The Museum of Chinese in America (MOCA) is holding a free encore screening of the documentary film, American Revolutionary: The Evolution of Grace Lee Boggs on Thursday, October 15, 2015 at 6:30pm, to commemorate the incredible life and work of Grace Lee Boggs.
She passed away October 5, 2015. The Museum will also extend free admission on this special day from 11am to 9pm.
MOCA first held a screening of this film on January 8, 2015 with an attendance of over one hundred audience members. “For this encore screening, we hope to provide a space for people to come together to remember and celebrate her life and contributions” said MOCA President Nancy Yao Maasbach.
Visitors will be able to view the Museum’s core exhibition, With a Single Step: Stories in the Making of America that provides the historical context for Grace Lee Boggs’ life as a Chinese American and her involvement in the major 20th Century U.S. social movements. In the gallery, visitors will also have the opportunity to share their memories of Grace Lee Boggs and reflect on how she changed and moved them.
Film Synopsis:
American Revolutionary: The Evolution of Grace Lee Boggs plunges us into Boggs’ lifetime of vital thinking and action, traversing the major U.S. social movements of the last century, from labor to civil rights, to Black Power, feminism, the Asian American and environmental justice movement and beyond. Boggs’ constantly evolving strategy – her willingness to re-evaluate and change tactics in relation to the world shifting around her – drives the story forward. Angela Davis, Bill Moyers, Bill Ayers, Harlem faves Ruby Dee and Ossie Davis, Danny Glover, Boggs’ late husband James and a host of Detroit comrades across three generations help shape this uniquely American Story. As she wrestles with a Detroit in ongoing transition, contradictions of violence and non-violence, Malcolm X and Martin Luther King, the 1967 rebellions, and non-linear notions of time and history, Boggs emerges with an approach that is radical in its simplicity and clarity: revolution is not an act of aggression or merely a protest. “Revolution,” Boggs says, “is something deeper within the human experience – the ability to transform oneself to transform the world.”

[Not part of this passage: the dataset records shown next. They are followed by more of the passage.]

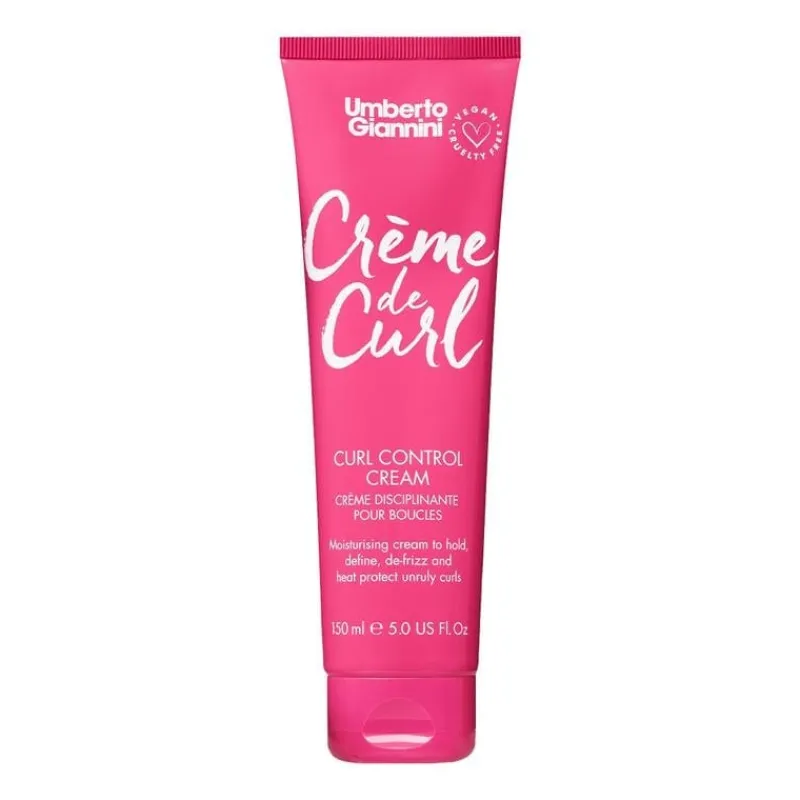 Umberto Giannini Crème De Curl Curl Control Cream 150 ML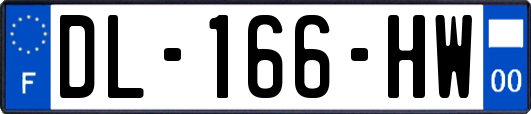 DL-166-HW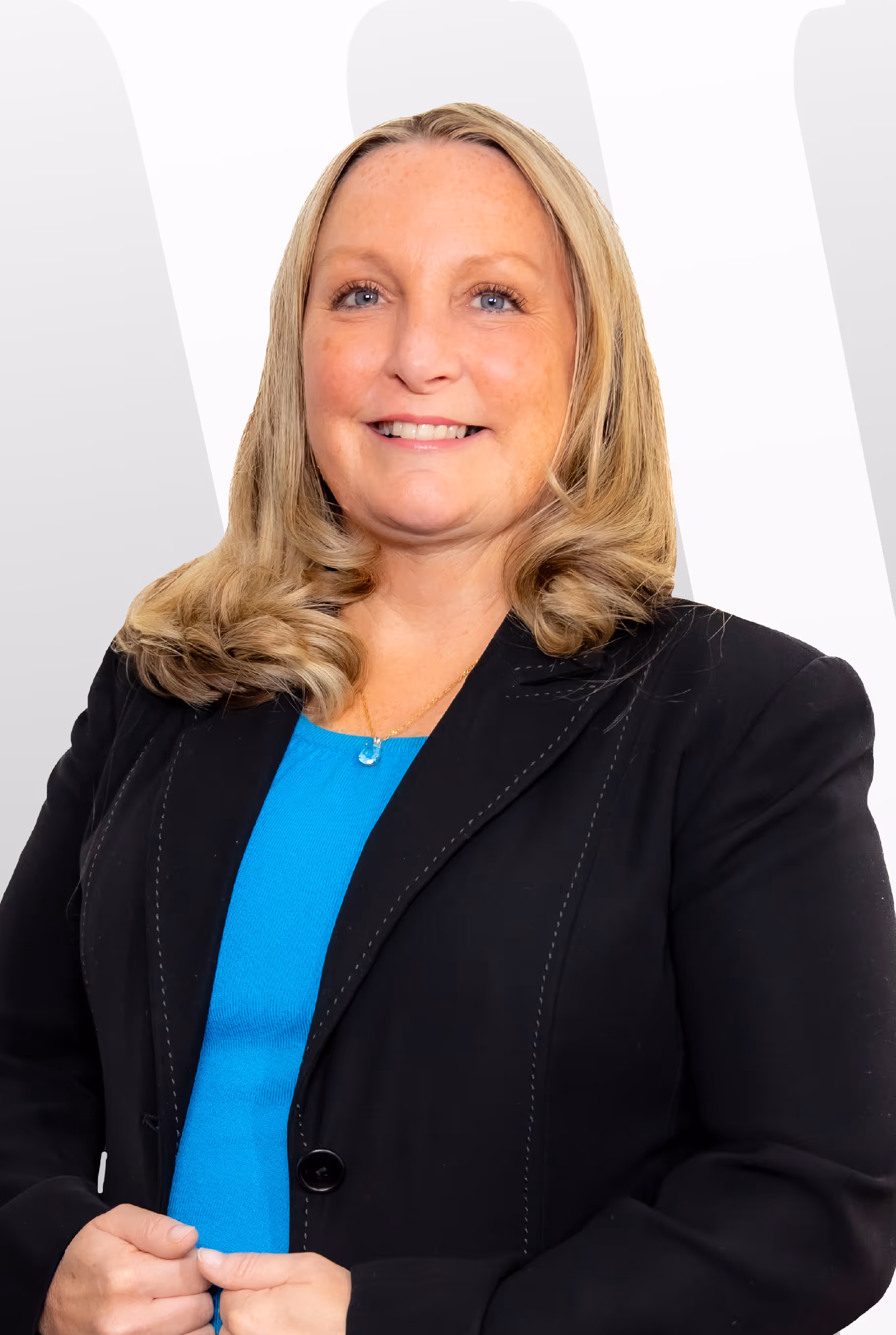 Attorney Tiffany Liber Headshot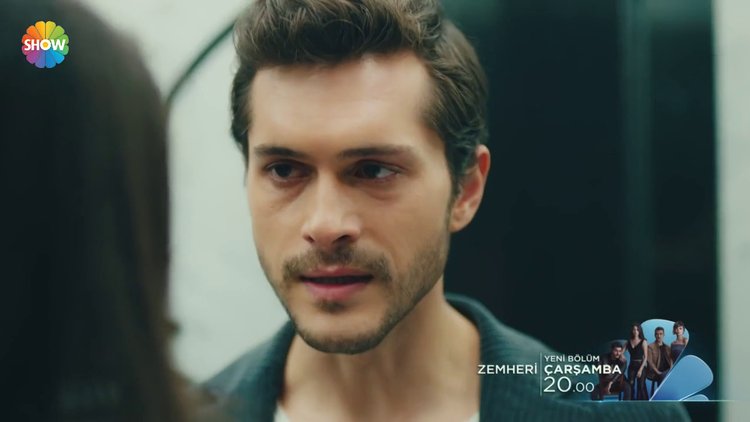 Zemheri 2. Bölüm Fragmanı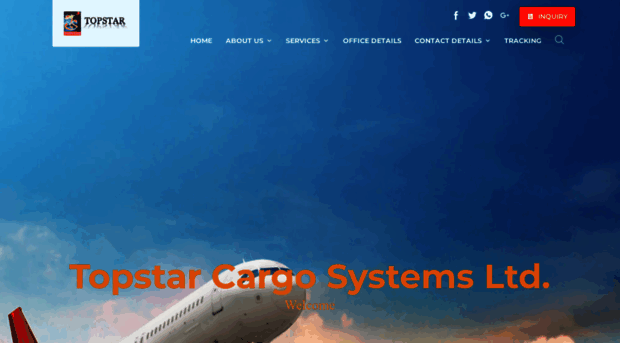 topstar-cargo.com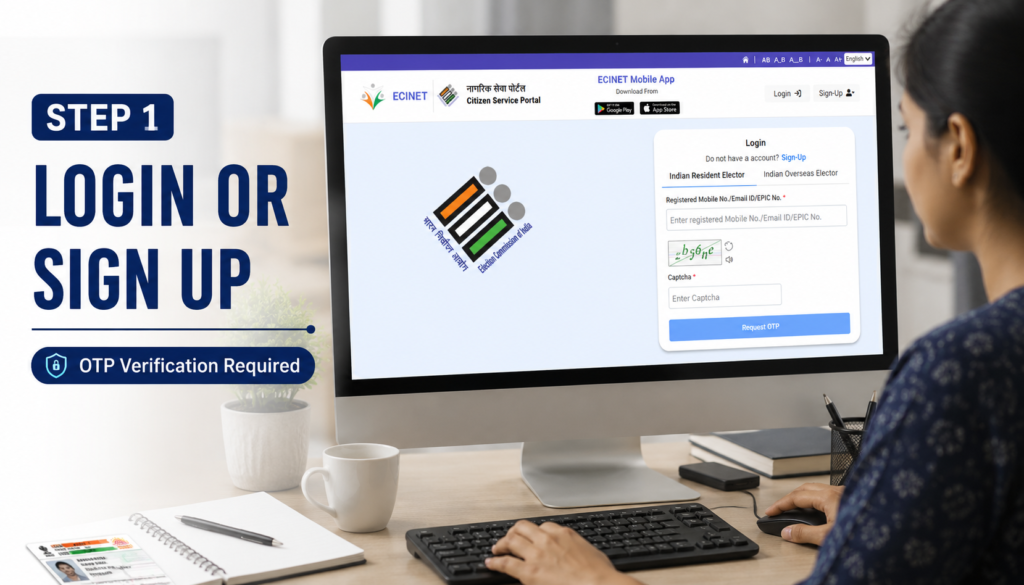 New Voter Registration Guide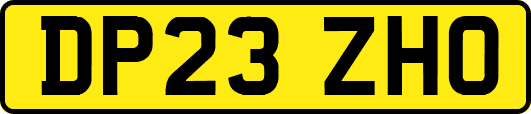 DP23ZHO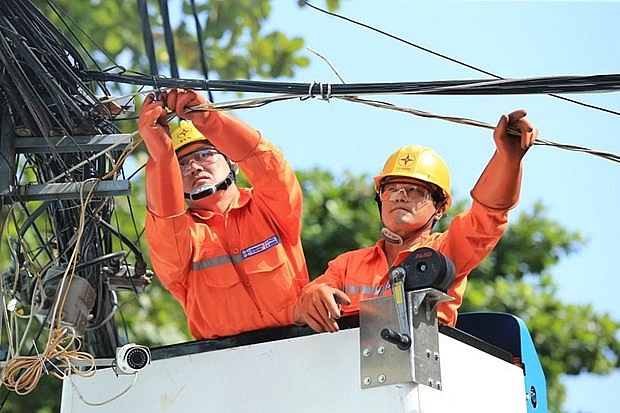 No more power shortage in northern region: Official | Society | Vietnam+ (VietnamPlus)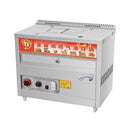 Commercial Fryer Temperature Control Gas Fried Chicken Chop Machine Oil Fryer Restaurant Beverage Shop Food Processing Equipment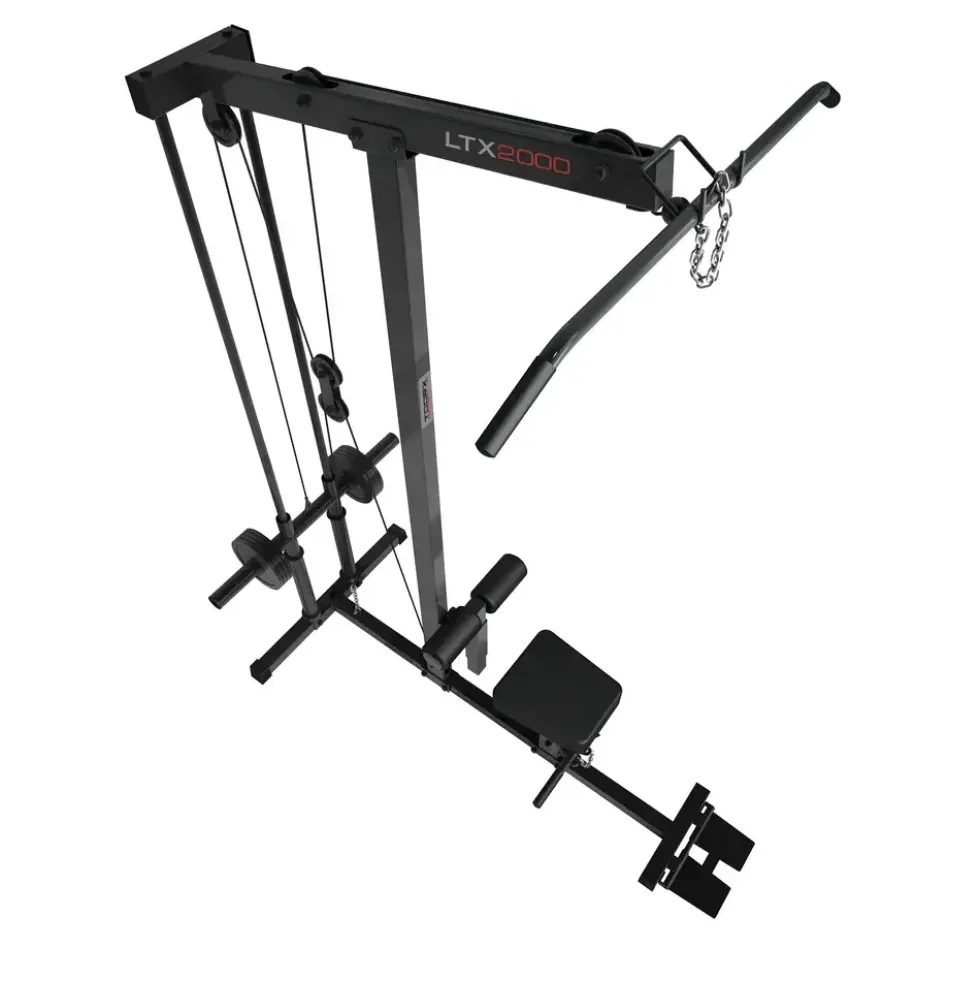 Toorx Fitness LTX-2000 Lat Pulldown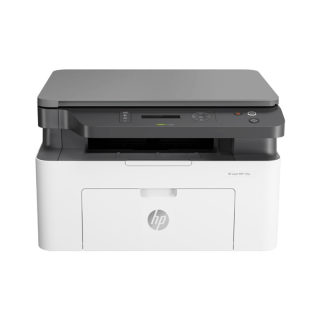 เครื่องพิมพ์ เลเซอร์ขาวดำ HP Laser MFP 135a ( Print/Scan/Copy ) รับประกัน Onsite 3 ปี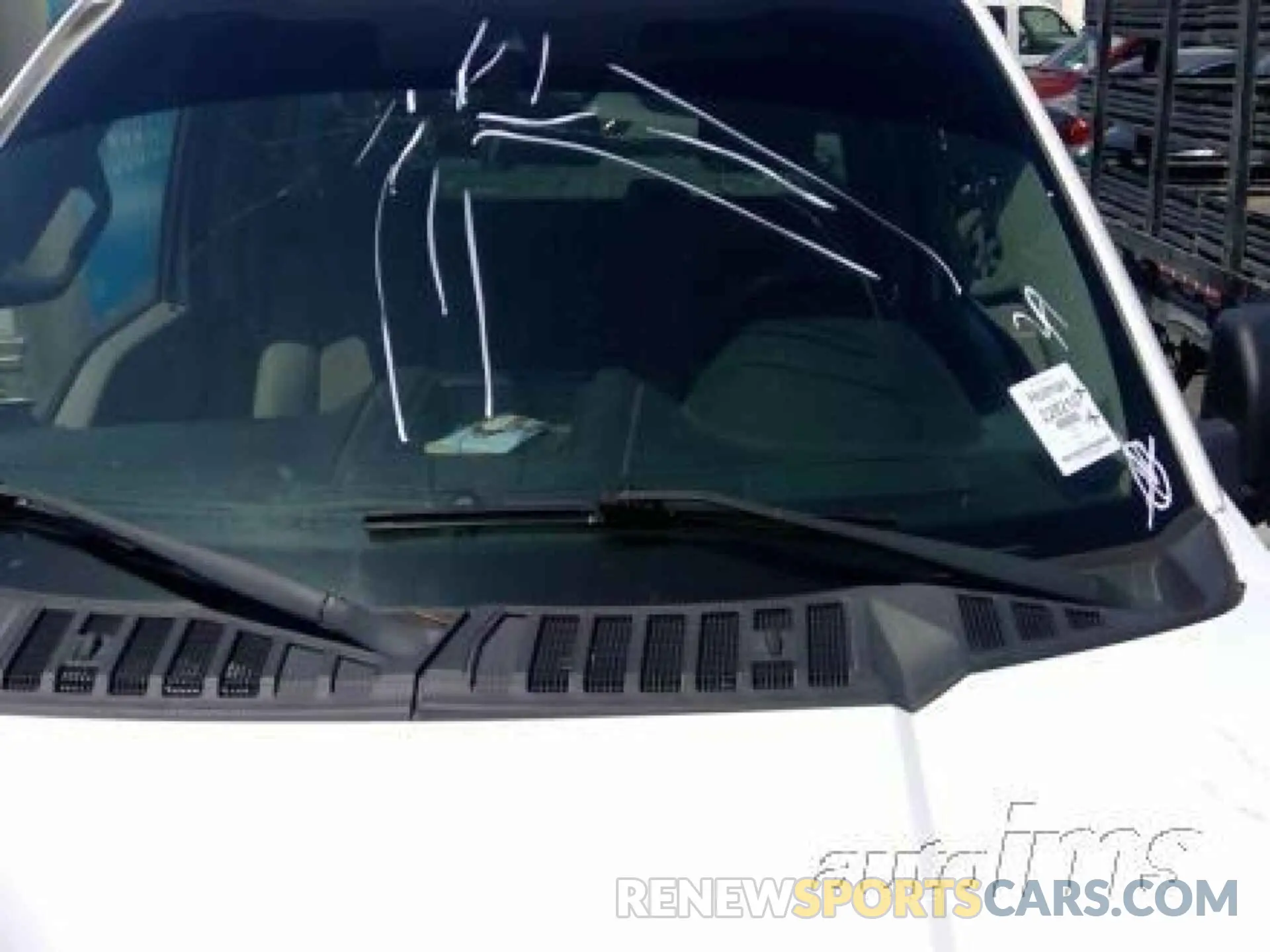 4 Photograph of a damaged car 1FTMF1CBXLKE25091 FORD F150 2020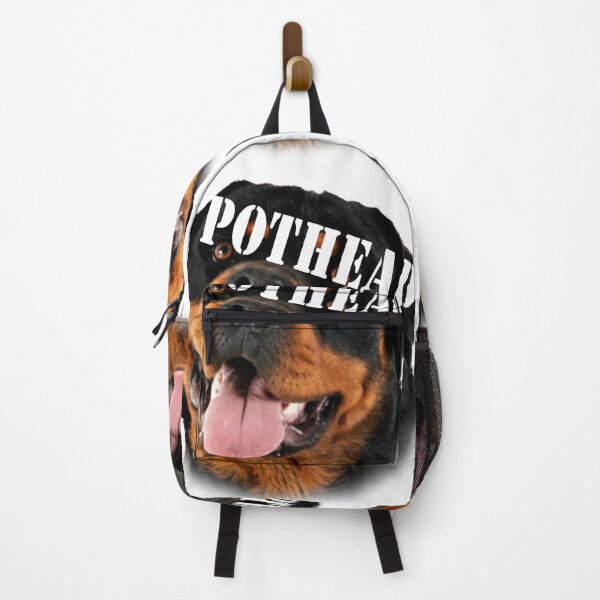 Item preview, Pothead Dog from Half Baked designed and sold by Apocalyptik Designs .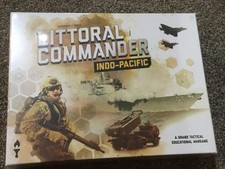 Littoral Commander -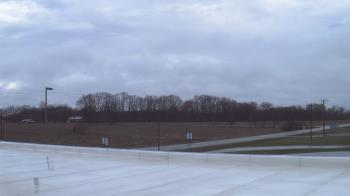 Weather camera view of Ravenna MS.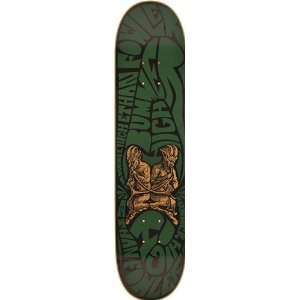 Bummer High Fowler Piper Deck 7.63 Ast.clrs Sale Skateboard Decks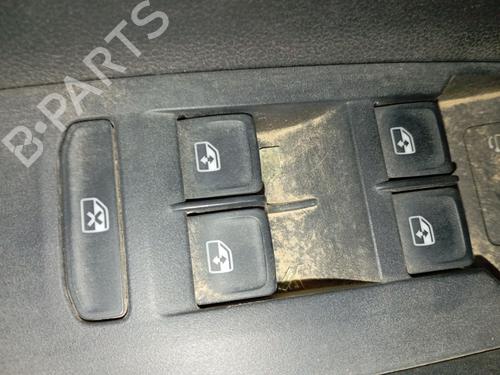 left-front-window-switch-vw-t-cross-c11-d31-2018-32522185 main image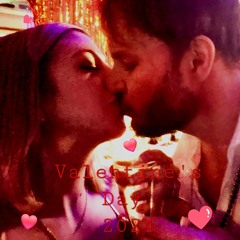 2024 Valentine's Day Tech House Mix By Dani Love.WAV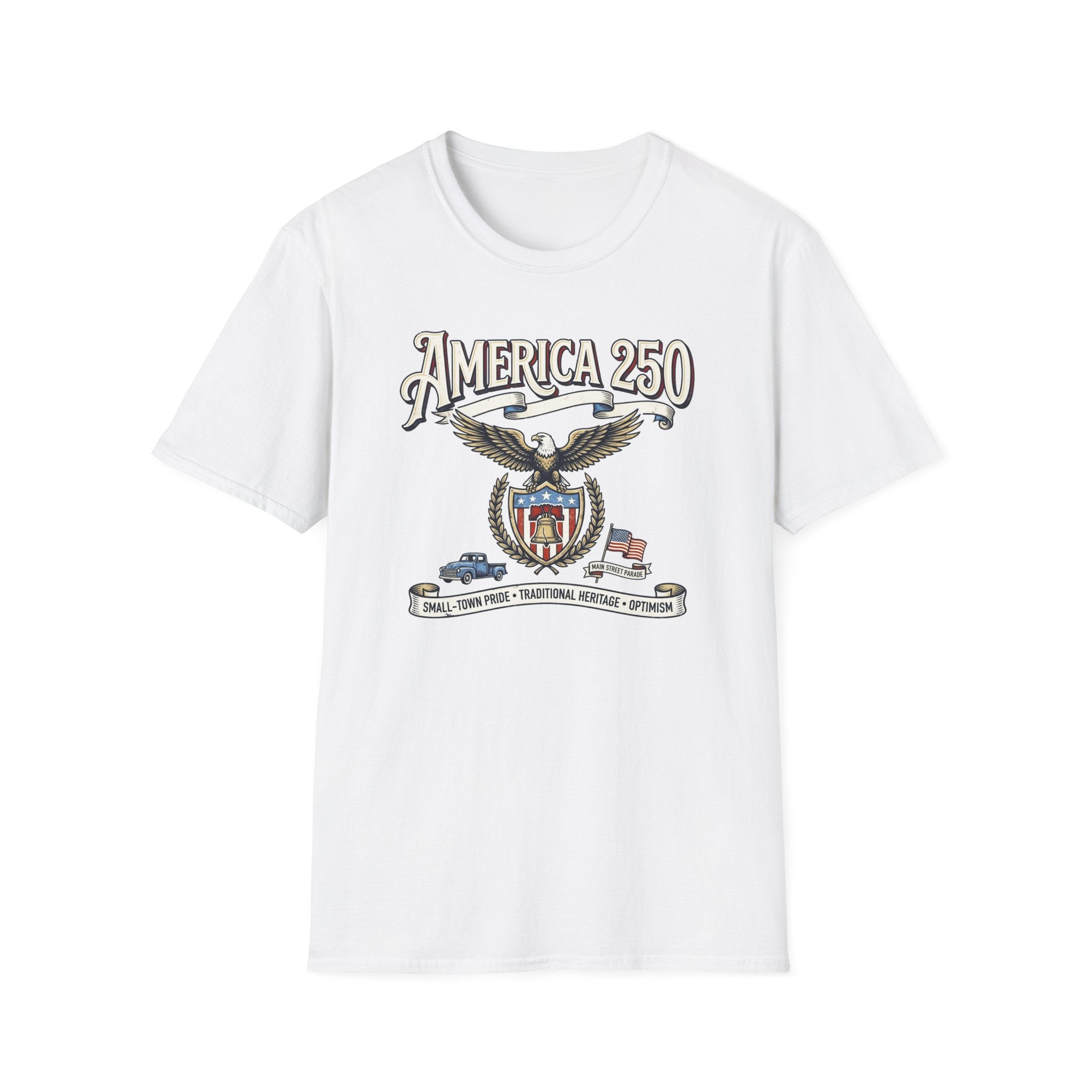 "American 250" Tee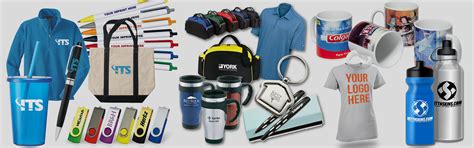 Why Consider Promotional Products As Part Of A Marketing Strategy The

As it kinetically unfurls an evolving life, city, and philosophy, American Revolutionary takes the view on a journey into the power of ideas and the necessity of expansive, imaginative thinking, as well as ongoing dialectical conversations, to propel societal change.
Produced and directed by Grace Lee (Janeane from Des Moines, The Grace Lee Project), produced by Caroline Libresco (Sunset Story)and Austin Wilkin (Bob and the Monster), edited by Kim Roberts (Food, Inc., Waiting For Superman, Inequality for All), and with a lush score by Vivek Maddala (Kaboom,Highway), American Revolutionary: The Evolution of Grace Lee Boggs, has been 12 years in the making. It incorporates a rich archival trove from the 1920s to the present and visual effects to reinforce Boggs’s statement that history “is the story of the past as well as the future.” Animated graphics by Syd Garon and Casey Ryder from Studio Number One bring Boggs’s whirring mind to life, illustrating her voice that ideas are not fixed, but that once they become fixed, they are dead. In an age when seemingly insurmountable injustices and contradictions face us, American Revolutionary inspires concerned citizens and dreamers of all ages with new thinking to sustain their struggle and engagement.